Twenty years of tertiary chaplaincy left me with some odd images for what the Kingdom of God, God’s reign, is about, and what we are doing here: but you have to meet people where they are and sometimes the strangest images can carry the most punch. So let me tell you about the giant cosmic pizza (and it works best if you visualize us meeting in a circle). We come together here, we came together Friday night, all those kids, all of us, like little pieces of pizza on a pan meeting in the center: all our individual histories spreading out widening out, like witnesses behind us, the people who put us forward, people who stand behind us, the moments that made us who we are, the good and bad choices that continue to this moment, the effects that continue, must be endured, all spread out behind us like mountains of sausages, piles of cheese, mushrooms and capsicum, whatever, and here’s where it gets even stranger!
All that stuff behind us is the past, the social graces, the wreckage of an old argument, the pain that’s getting worse, the glorious evening, but the future is coming too (and here’s where the image must break apart too); for what comes is the unimaginable future with unknown pains, new pleasures, forgiveness and renewal, grace and gut-wrenching glory. Remember those beautiful children Friday night, see them with their horizons stretching so far into the future. All that must be accepted, moved towards, endured, given thanks for. And these of us further on the way, facing the same, promises and pains and mystery, to be met in our travels, with that same face of grace, not Camilla and Charles, but Jesus Christ, who takes our incomplete journeys and bows to accompany us into his unfinished pilgrimage,that big and god-given future, where we too struggle to get the steps right, make the turns correctly, remember the music, keep with the rhythm, taking it with all the seriousness and the proper joy we know it deserves.

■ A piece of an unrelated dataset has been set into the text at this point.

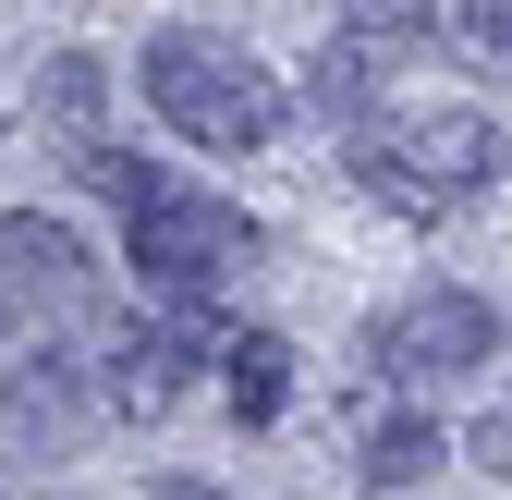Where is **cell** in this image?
Instances as JSON below:
<instances>
[{"label":"cell","instance_id":"9c48e42d","mask_svg":"<svg viewBox=\"0 0 512 500\" xmlns=\"http://www.w3.org/2000/svg\"><path fill=\"white\" fill-rule=\"evenodd\" d=\"M74 427V379L49 342H13V440H61Z\"/></svg>","mask_w":512,"mask_h":500},{"label":"cell","instance_id":"6da1fadb","mask_svg":"<svg viewBox=\"0 0 512 500\" xmlns=\"http://www.w3.org/2000/svg\"><path fill=\"white\" fill-rule=\"evenodd\" d=\"M135 86H147V110L171 122L183 147L244 159V147H269V135H281V74H269L256 49H232V37H159Z\"/></svg>","mask_w":512,"mask_h":500},{"label":"cell","instance_id":"3957f363","mask_svg":"<svg viewBox=\"0 0 512 500\" xmlns=\"http://www.w3.org/2000/svg\"><path fill=\"white\" fill-rule=\"evenodd\" d=\"M196 366H220V330H208V305L183 293V318H159V330H122L98 379H110V403H122V415L147 427V415H171L183 391H196Z\"/></svg>","mask_w":512,"mask_h":500},{"label":"cell","instance_id":"7c38bea8","mask_svg":"<svg viewBox=\"0 0 512 500\" xmlns=\"http://www.w3.org/2000/svg\"><path fill=\"white\" fill-rule=\"evenodd\" d=\"M74 171H86V196H110V208H122V220H135V208H147V196H159V183H171V171H159V159H135V147H98V135H86V147H74Z\"/></svg>","mask_w":512,"mask_h":500},{"label":"cell","instance_id":"52a82bcc","mask_svg":"<svg viewBox=\"0 0 512 500\" xmlns=\"http://www.w3.org/2000/svg\"><path fill=\"white\" fill-rule=\"evenodd\" d=\"M220 366H232V415H244V427H269V415L293 403V342H281V330H232Z\"/></svg>","mask_w":512,"mask_h":500},{"label":"cell","instance_id":"4fadbf2b","mask_svg":"<svg viewBox=\"0 0 512 500\" xmlns=\"http://www.w3.org/2000/svg\"><path fill=\"white\" fill-rule=\"evenodd\" d=\"M37 98H49V122H74V135H98V98H110V74H98V61H86V49H61Z\"/></svg>","mask_w":512,"mask_h":500},{"label":"cell","instance_id":"5bb4252c","mask_svg":"<svg viewBox=\"0 0 512 500\" xmlns=\"http://www.w3.org/2000/svg\"><path fill=\"white\" fill-rule=\"evenodd\" d=\"M464 49L488 61V74H512V13L500 0H464Z\"/></svg>","mask_w":512,"mask_h":500},{"label":"cell","instance_id":"277c9868","mask_svg":"<svg viewBox=\"0 0 512 500\" xmlns=\"http://www.w3.org/2000/svg\"><path fill=\"white\" fill-rule=\"evenodd\" d=\"M500 318L476 293H415L391 330H378V366H403V379H464V366H488Z\"/></svg>","mask_w":512,"mask_h":500},{"label":"cell","instance_id":"2e32d148","mask_svg":"<svg viewBox=\"0 0 512 500\" xmlns=\"http://www.w3.org/2000/svg\"><path fill=\"white\" fill-rule=\"evenodd\" d=\"M159 500H220V488H196V476H159Z\"/></svg>","mask_w":512,"mask_h":500},{"label":"cell","instance_id":"7a4b0ae2","mask_svg":"<svg viewBox=\"0 0 512 500\" xmlns=\"http://www.w3.org/2000/svg\"><path fill=\"white\" fill-rule=\"evenodd\" d=\"M122 269H147L159 293H232L244 269H256V220L244 208H220L208 183H159V196L122 220Z\"/></svg>","mask_w":512,"mask_h":500},{"label":"cell","instance_id":"8992f818","mask_svg":"<svg viewBox=\"0 0 512 500\" xmlns=\"http://www.w3.org/2000/svg\"><path fill=\"white\" fill-rule=\"evenodd\" d=\"M0 269H13V305L25 293L61 305V293H86V244L61 232V220H37V208H13V220H0Z\"/></svg>","mask_w":512,"mask_h":500},{"label":"cell","instance_id":"8fae6325","mask_svg":"<svg viewBox=\"0 0 512 500\" xmlns=\"http://www.w3.org/2000/svg\"><path fill=\"white\" fill-rule=\"evenodd\" d=\"M305 98L330 110V122H354V110L378 98V37H366V25H354V37H330V49H317V74H305Z\"/></svg>","mask_w":512,"mask_h":500},{"label":"cell","instance_id":"5b68a950","mask_svg":"<svg viewBox=\"0 0 512 500\" xmlns=\"http://www.w3.org/2000/svg\"><path fill=\"white\" fill-rule=\"evenodd\" d=\"M391 147H403V159H415L452 208H464V196H488V183L512 171V135H500L488 110H415V122H391Z\"/></svg>","mask_w":512,"mask_h":500},{"label":"cell","instance_id":"30bf717a","mask_svg":"<svg viewBox=\"0 0 512 500\" xmlns=\"http://www.w3.org/2000/svg\"><path fill=\"white\" fill-rule=\"evenodd\" d=\"M354 183H366V196L391 208V220H452V196H439V183H427L391 135H366V147H354Z\"/></svg>","mask_w":512,"mask_h":500},{"label":"cell","instance_id":"9a60e30c","mask_svg":"<svg viewBox=\"0 0 512 500\" xmlns=\"http://www.w3.org/2000/svg\"><path fill=\"white\" fill-rule=\"evenodd\" d=\"M464 452H476L488 476H512V415H488V427H476V440H464Z\"/></svg>","mask_w":512,"mask_h":500},{"label":"cell","instance_id":"ba28073f","mask_svg":"<svg viewBox=\"0 0 512 500\" xmlns=\"http://www.w3.org/2000/svg\"><path fill=\"white\" fill-rule=\"evenodd\" d=\"M439 452H452V440H439L427 415H378V427H366V464H354V476H366L378 500H391V488H415V476H439Z\"/></svg>","mask_w":512,"mask_h":500}]
</instances>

I like being here because this is a congregation that knows how to worship; and I see this is not only on Sunday morning but on Friday night and other times as well: to show up to worship and witness, to show how much it matters, how much there is to gain, how much there is to lose. It is hard work to make this ministry, these meetings happen: the dance given shape, the meal shared, to provides places for people to remember how high are our hopes, how wide our world, how good God’s grace. As Philip Larkin writes at the end of his 1950s poem, Church Going”

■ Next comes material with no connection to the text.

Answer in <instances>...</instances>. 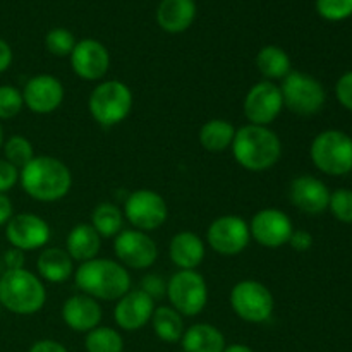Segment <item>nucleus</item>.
Segmentation results:
<instances>
[{"label":"nucleus","instance_id":"obj_1","mask_svg":"<svg viewBox=\"0 0 352 352\" xmlns=\"http://www.w3.org/2000/svg\"><path fill=\"white\" fill-rule=\"evenodd\" d=\"M19 182L30 198L41 203H54L69 195L72 174L58 158L40 155L21 168Z\"/></svg>","mask_w":352,"mask_h":352},{"label":"nucleus","instance_id":"obj_2","mask_svg":"<svg viewBox=\"0 0 352 352\" xmlns=\"http://www.w3.org/2000/svg\"><path fill=\"white\" fill-rule=\"evenodd\" d=\"M79 291L96 301H117L131 291V275L124 265L109 258H93L74 270Z\"/></svg>","mask_w":352,"mask_h":352},{"label":"nucleus","instance_id":"obj_3","mask_svg":"<svg viewBox=\"0 0 352 352\" xmlns=\"http://www.w3.org/2000/svg\"><path fill=\"white\" fill-rule=\"evenodd\" d=\"M230 150L243 168L250 172H265L280 160L282 141L268 126L246 124L236 131Z\"/></svg>","mask_w":352,"mask_h":352},{"label":"nucleus","instance_id":"obj_4","mask_svg":"<svg viewBox=\"0 0 352 352\" xmlns=\"http://www.w3.org/2000/svg\"><path fill=\"white\" fill-rule=\"evenodd\" d=\"M47 302V289L26 268L6 270L0 277V305L14 315H34Z\"/></svg>","mask_w":352,"mask_h":352},{"label":"nucleus","instance_id":"obj_5","mask_svg":"<svg viewBox=\"0 0 352 352\" xmlns=\"http://www.w3.org/2000/svg\"><path fill=\"white\" fill-rule=\"evenodd\" d=\"M133 103L134 96L129 86L110 79L95 86L88 98V110L100 126L113 127L129 117Z\"/></svg>","mask_w":352,"mask_h":352},{"label":"nucleus","instance_id":"obj_6","mask_svg":"<svg viewBox=\"0 0 352 352\" xmlns=\"http://www.w3.org/2000/svg\"><path fill=\"white\" fill-rule=\"evenodd\" d=\"M309 157L323 174H349L352 170V138L339 129L323 131L313 140Z\"/></svg>","mask_w":352,"mask_h":352},{"label":"nucleus","instance_id":"obj_7","mask_svg":"<svg viewBox=\"0 0 352 352\" xmlns=\"http://www.w3.org/2000/svg\"><path fill=\"white\" fill-rule=\"evenodd\" d=\"M284 107L296 116L309 117L318 113L327 102V93L322 82L311 74L291 71L280 85Z\"/></svg>","mask_w":352,"mask_h":352},{"label":"nucleus","instance_id":"obj_8","mask_svg":"<svg viewBox=\"0 0 352 352\" xmlns=\"http://www.w3.org/2000/svg\"><path fill=\"white\" fill-rule=\"evenodd\" d=\"M170 306L182 316H198L208 302V285L198 270H179L167 282Z\"/></svg>","mask_w":352,"mask_h":352},{"label":"nucleus","instance_id":"obj_9","mask_svg":"<svg viewBox=\"0 0 352 352\" xmlns=\"http://www.w3.org/2000/svg\"><path fill=\"white\" fill-rule=\"evenodd\" d=\"M230 306L248 323H265L272 318L275 299L270 289L258 280H241L230 291Z\"/></svg>","mask_w":352,"mask_h":352},{"label":"nucleus","instance_id":"obj_10","mask_svg":"<svg viewBox=\"0 0 352 352\" xmlns=\"http://www.w3.org/2000/svg\"><path fill=\"white\" fill-rule=\"evenodd\" d=\"M124 219L141 232L157 230L167 222L168 208L162 195L153 189H136L124 201Z\"/></svg>","mask_w":352,"mask_h":352},{"label":"nucleus","instance_id":"obj_11","mask_svg":"<svg viewBox=\"0 0 352 352\" xmlns=\"http://www.w3.org/2000/svg\"><path fill=\"white\" fill-rule=\"evenodd\" d=\"M251 241L250 223L239 215H222L210 223L206 243L222 256H236L243 253Z\"/></svg>","mask_w":352,"mask_h":352},{"label":"nucleus","instance_id":"obj_12","mask_svg":"<svg viewBox=\"0 0 352 352\" xmlns=\"http://www.w3.org/2000/svg\"><path fill=\"white\" fill-rule=\"evenodd\" d=\"M113 253L117 261L126 268L146 270L153 267L158 258V246L148 232L136 229L120 230L113 237Z\"/></svg>","mask_w":352,"mask_h":352},{"label":"nucleus","instance_id":"obj_13","mask_svg":"<svg viewBox=\"0 0 352 352\" xmlns=\"http://www.w3.org/2000/svg\"><path fill=\"white\" fill-rule=\"evenodd\" d=\"M284 110L280 86L274 81H260L250 88L244 96L243 112L248 122L253 126H268Z\"/></svg>","mask_w":352,"mask_h":352},{"label":"nucleus","instance_id":"obj_14","mask_svg":"<svg viewBox=\"0 0 352 352\" xmlns=\"http://www.w3.org/2000/svg\"><path fill=\"white\" fill-rule=\"evenodd\" d=\"M251 239L267 250H278L285 246L294 232L292 220L278 208H263L254 213L250 222Z\"/></svg>","mask_w":352,"mask_h":352},{"label":"nucleus","instance_id":"obj_15","mask_svg":"<svg viewBox=\"0 0 352 352\" xmlns=\"http://www.w3.org/2000/svg\"><path fill=\"white\" fill-rule=\"evenodd\" d=\"M50 226L36 213H17L7 222L6 237L10 246L21 251H36L48 244Z\"/></svg>","mask_w":352,"mask_h":352},{"label":"nucleus","instance_id":"obj_16","mask_svg":"<svg viewBox=\"0 0 352 352\" xmlns=\"http://www.w3.org/2000/svg\"><path fill=\"white\" fill-rule=\"evenodd\" d=\"M69 58L74 74L85 81H100L110 69L109 48L95 38L79 40Z\"/></svg>","mask_w":352,"mask_h":352},{"label":"nucleus","instance_id":"obj_17","mask_svg":"<svg viewBox=\"0 0 352 352\" xmlns=\"http://www.w3.org/2000/svg\"><path fill=\"white\" fill-rule=\"evenodd\" d=\"M65 96L64 85L52 74H38L28 79L23 89L24 105L38 116L55 112L62 105Z\"/></svg>","mask_w":352,"mask_h":352},{"label":"nucleus","instance_id":"obj_18","mask_svg":"<svg viewBox=\"0 0 352 352\" xmlns=\"http://www.w3.org/2000/svg\"><path fill=\"white\" fill-rule=\"evenodd\" d=\"M155 311V299L141 289H131L113 308V320L117 327L126 332H136L151 322Z\"/></svg>","mask_w":352,"mask_h":352},{"label":"nucleus","instance_id":"obj_19","mask_svg":"<svg viewBox=\"0 0 352 352\" xmlns=\"http://www.w3.org/2000/svg\"><path fill=\"white\" fill-rule=\"evenodd\" d=\"M289 199L301 212L318 215L329 210L330 189L313 175H299L289 186Z\"/></svg>","mask_w":352,"mask_h":352},{"label":"nucleus","instance_id":"obj_20","mask_svg":"<svg viewBox=\"0 0 352 352\" xmlns=\"http://www.w3.org/2000/svg\"><path fill=\"white\" fill-rule=\"evenodd\" d=\"M103 318L102 306L96 299L86 294H74L62 306V320L71 330L79 333H88L100 327Z\"/></svg>","mask_w":352,"mask_h":352},{"label":"nucleus","instance_id":"obj_21","mask_svg":"<svg viewBox=\"0 0 352 352\" xmlns=\"http://www.w3.org/2000/svg\"><path fill=\"white\" fill-rule=\"evenodd\" d=\"M198 14L195 0H160L157 7V24L170 34H179L192 26Z\"/></svg>","mask_w":352,"mask_h":352},{"label":"nucleus","instance_id":"obj_22","mask_svg":"<svg viewBox=\"0 0 352 352\" xmlns=\"http://www.w3.org/2000/svg\"><path fill=\"white\" fill-rule=\"evenodd\" d=\"M205 243L191 230L175 234L168 244V256L179 270H196L205 260Z\"/></svg>","mask_w":352,"mask_h":352},{"label":"nucleus","instance_id":"obj_23","mask_svg":"<svg viewBox=\"0 0 352 352\" xmlns=\"http://www.w3.org/2000/svg\"><path fill=\"white\" fill-rule=\"evenodd\" d=\"M182 352H223L227 347L222 330L212 323H195L184 330Z\"/></svg>","mask_w":352,"mask_h":352},{"label":"nucleus","instance_id":"obj_24","mask_svg":"<svg viewBox=\"0 0 352 352\" xmlns=\"http://www.w3.org/2000/svg\"><path fill=\"white\" fill-rule=\"evenodd\" d=\"M36 270L43 280L62 284L74 275V261L62 248H45L38 256Z\"/></svg>","mask_w":352,"mask_h":352},{"label":"nucleus","instance_id":"obj_25","mask_svg":"<svg viewBox=\"0 0 352 352\" xmlns=\"http://www.w3.org/2000/svg\"><path fill=\"white\" fill-rule=\"evenodd\" d=\"M100 248H102V237L93 229L91 223H79L72 227L65 239V251L72 258V261H79V263L98 256Z\"/></svg>","mask_w":352,"mask_h":352},{"label":"nucleus","instance_id":"obj_26","mask_svg":"<svg viewBox=\"0 0 352 352\" xmlns=\"http://www.w3.org/2000/svg\"><path fill=\"white\" fill-rule=\"evenodd\" d=\"M236 131L229 120L210 119L199 129V143L210 153H222L232 146Z\"/></svg>","mask_w":352,"mask_h":352},{"label":"nucleus","instance_id":"obj_27","mask_svg":"<svg viewBox=\"0 0 352 352\" xmlns=\"http://www.w3.org/2000/svg\"><path fill=\"white\" fill-rule=\"evenodd\" d=\"M256 67L267 81L284 79L292 71V62L287 52L277 45H267L256 55Z\"/></svg>","mask_w":352,"mask_h":352},{"label":"nucleus","instance_id":"obj_28","mask_svg":"<svg viewBox=\"0 0 352 352\" xmlns=\"http://www.w3.org/2000/svg\"><path fill=\"white\" fill-rule=\"evenodd\" d=\"M151 325H153V332L162 342L175 344L181 342L182 336H184V316L181 313L175 311L172 306H162V308H155L153 316H151Z\"/></svg>","mask_w":352,"mask_h":352},{"label":"nucleus","instance_id":"obj_29","mask_svg":"<svg viewBox=\"0 0 352 352\" xmlns=\"http://www.w3.org/2000/svg\"><path fill=\"white\" fill-rule=\"evenodd\" d=\"M91 226L102 239L116 237L124 227V213L116 203H98L91 212Z\"/></svg>","mask_w":352,"mask_h":352},{"label":"nucleus","instance_id":"obj_30","mask_svg":"<svg viewBox=\"0 0 352 352\" xmlns=\"http://www.w3.org/2000/svg\"><path fill=\"white\" fill-rule=\"evenodd\" d=\"M85 349L86 352H122L124 339L119 330L100 325L86 333Z\"/></svg>","mask_w":352,"mask_h":352},{"label":"nucleus","instance_id":"obj_31","mask_svg":"<svg viewBox=\"0 0 352 352\" xmlns=\"http://www.w3.org/2000/svg\"><path fill=\"white\" fill-rule=\"evenodd\" d=\"M3 158H6L9 164H12L16 168H23L33 160L36 155H34V148L31 144V141L28 138L21 136V134H14L9 140L3 141Z\"/></svg>","mask_w":352,"mask_h":352},{"label":"nucleus","instance_id":"obj_32","mask_svg":"<svg viewBox=\"0 0 352 352\" xmlns=\"http://www.w3.org/2000/svg\"><path fill=\"white\" fill-rule=\"evenodd\" d=\"M76 43V36L65 28H54L45 36V47L55 57H71Z\"/></svg>","mask_w":352,"mask_h":352},{"label":"nucleus","instance_id":"obj_33","mask_svg":"<svg viewBox=\"0 0 352 352\" xmlns=\"http://www.w3.org/2000/svg\"><path fill=\"white\" fill-rule=\"evenodd\" d=\"M24 98L23 91L16 86H0V120L14 119L23 110Z\"/></svg>","mask_w":352,"mask_h":352},{"label":"nucleus","instance_id":"obj_34","mask_svg":"<svg viewBox=\"0 0 352 352\" xmlns=\"http://www.w3.org/2000/svg\"><path fill=\"white\" fill-rule=\"evenodd\" d=\"M316 12L332 23L349 19L352 16V0H316Z\"/></svg>","mask_w":352,"mask_h":352},{"label":"nucleus","instance_id":"obj_35","mask_svg":"<svg viewBox=\"0 0 352 352\" xmlns=\"http://www.w3.org/2000/svg\"><path fill=\"white\" fill-rule=\"evenodd\" d=\"M329 210L339 222L352 223V189L340 188L330 192Z\"/></svg>","mask_w":352,"mask_h":352},{"label":"nucleus","instance_id":"obj_36","mask_svg":"<svg viewBox=\"0 0 352 352\" xmlns=\"http://www.w3.org/2000/svg\"><path fill=\"white\" fill-rule=\"evenodd\" d=\"M17 182H19V168L9 164L6 158H0V195H7V191H10Z\"/></svg>","mask_w":352,"mask_h":352},{"label":"nucleus","instance_id":"obj_37","mask_svg":"<svg viewBox=\"0 0 352 352\" xmlns=\"http://www.w3.org/2000/svg\"><path fill=\"white\" fill-rule=\"evenodd\" d=\"M336 96L344 109L352 112V71L339 78L336 85Z\"/></svg>","mask_w":352,"mask_h":352},{"label":"nucleus","instance_id":"obj_38","mask_svg":"<svg viewBox=\"0 0 352 352\" xmlns=\"http://www.w3.org/2000/svg\"><path fill=\"white\" fill-rule=\"evenodd\" d=\"M141 291L146 292L150 298L157 299L165 294V291H167V284H165L164 278L158 277V275L148 274L144 275L143 280H141Z\"/></svg>","mask_w":352,"mask_h":352},{"label":"nucleus","instance_id":"obj_39","mask_svg":"<svg viewBox=\"0 0 352 352\" xmlns=\"http://www.w3.org/2000/svg\"><path fill=\"white\" fill-rule=\"evenodd\" d=\"M289 246L294 251H299V253H305V251H309L313 246V236L305 229H294V232L291 234V239H289Z\"/></svg>","mask_w":352,"mask_h":352},{"label":"nucleus","instance_id":"obj_40","mask_svg":"<svg viewBox=\"0 0 352 352\" xmlns=\"http://www.w3.org/2000/svg\"><path fill=\"white\" fill-rule=\"evenodd\" d=\"M3 265L7 270H21L24 268V251L10 248L3 253Z\"/></svg>","mask_w":352,"mask_h":352},{"label":"nucleus","instance_id":"obj_41","mask_svg":"<svg viewBox=\"0 0 352 352\" xmlns=\"http://www.w3.org/2000/svg\"><path fill=\"white\" fill-rule=\"evenodd\" d=\"M28 352H69V351H67V347L62 346V344L57 342V340L43 339V340H38V342H34Z\"/></svg>","mask_w":352,"mask_h":352},{"label":"nucleus","instance_id":"obj_42","mask_svg":"<svg viewBox=\"0 0 352 352\" xmlns=\"http://www.w3.org/2000/svg\"><path fill=\"white\" fill-rule=\"evenodd\" d=\"M12 48H10V45L7 43L6 40H2L0 38V74L2 72H6L7 69L10 67V64H12Z\"/></svg>","mask_w":352,"mask_h":352},{"label":"nucleus","instance_id":"obj_43","mask_svg":"<svg viewBox=\"0 0 352 352\" xmlns=\"http://www.w3.org/2000/svg\"><path fill=\"white\" fill-rule=\"evenodd\" d=\"M14 217L12 201L7 195H0V226H7L10 219Z\"/></svg>","mask_w":352,"mask_h":352},{"label":"nucleus","instance_id":"obj_44","mask_svg":"<svg viewBox=\"0 0 352 352\" xmlns=\"http://www.w3.org/2000/svg\"><path fill=\"white\" fill-rule=\"evenodd\" d=\"M223 352H254L250 346H244V344H230L227 346Z\"/></svg>","mask_w":352,"mask_h":352},{"label":"nucleus","instance_id":"obj_45","mask_svg":"<svg viewBox=\"0 0 352 352\" xmlns=\"http://www.w3.org/2000/svg\"><path fill=\"white\" fill-rule=\"evenodd\" d=\"M3 127H2V124H0V150H2V146H3Z\"/></svg>","mask_w":352,"mask_h":352},{"label":"nucleus","instance_id":"obj_46","mask_svg":"<svg viewBox=\"0 0 352 352\" xmlns=\"http://www.w3.org/2000/svg\"><path fill=\"white\" fill-rule=\"evenodd\" d=\"M2 274H3V272H2V270H0V277H2Z\"/></svg>","mask_w":352,"mask_h":352}]
</instances>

A serious house on serious earth it is,
In whose blent air all our compulsions meet,
Are recognized, and robed as destinies.
And that much never can be obsolete,
Since someone will forever be surprising
A hunger in himself to be more serious,
And gravitating with it to this ground,
Which, he once heard, was proper to grow wise in,
If only that so many dead lie round.
I think that’s what Friday night and Sunday morning are about, and every other day too. We come here, in the midst of the living and the dying and so much more, to take the world more gracefully and more seriously, to recognize and robe up for our deepest destiny: to try great things, to stand in the middle of all the history and hope, all the pains and pretense and pleasure and to recall, forgive, renew; to love the world in all its life,to dance with it all, as the friends and followers of the great lover, our Lord and Savior, Jesus Christ, to whom we give glory now and forever. Amen.